Hatte der Reeder Kenntnis von einem entsprechenden Verhalten an Bord oder hat er sogar entsprechende Anweisungen erteilt, hat er auch die Gefahr geschaffen, dass die Costa Concordia bei der Vorbeifahrt die Insel zu dicht passiert. Dies würde die Haftung für den Vorfall auch auf den Reeder selbst ausdehnen.

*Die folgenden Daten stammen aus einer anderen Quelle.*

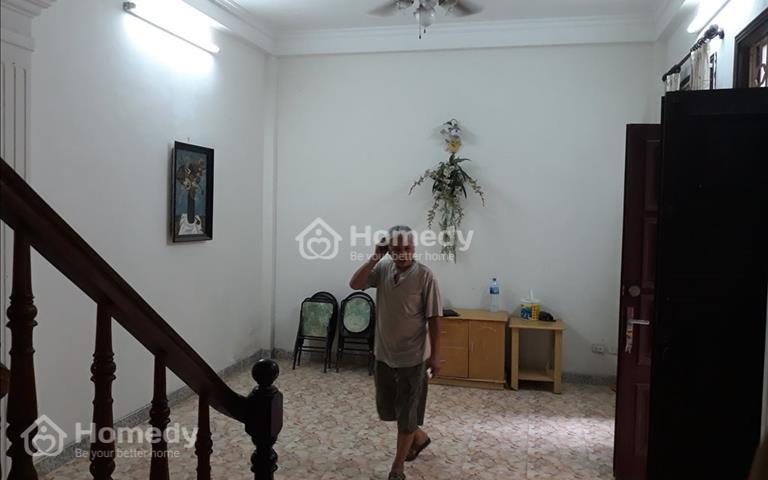 Bán nhà riêng ngõ 210 Đội Cấn, Ba Đình, diện tích sổ 50m2, giá 4,05 tỷ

LTO: Es drohen Schadensersatzklagen, in Deutschland begehren erste Reisende Ersatz ihrer Schäden von verlorener Kleidung bis entgangenen Urlaubsfreuden. Eine italienische Verbraucherschutzorganisation will mit zwei US-Kanzleien ca. 160.000 Euro pro Person geltend machen. Wagen Sie nach den bisher bekannten Fakten schon eine Prognose für das Strafverfahren gegen Schettino, möglicherweise aber auch für die drohenden Verfahren gegen die Reederei?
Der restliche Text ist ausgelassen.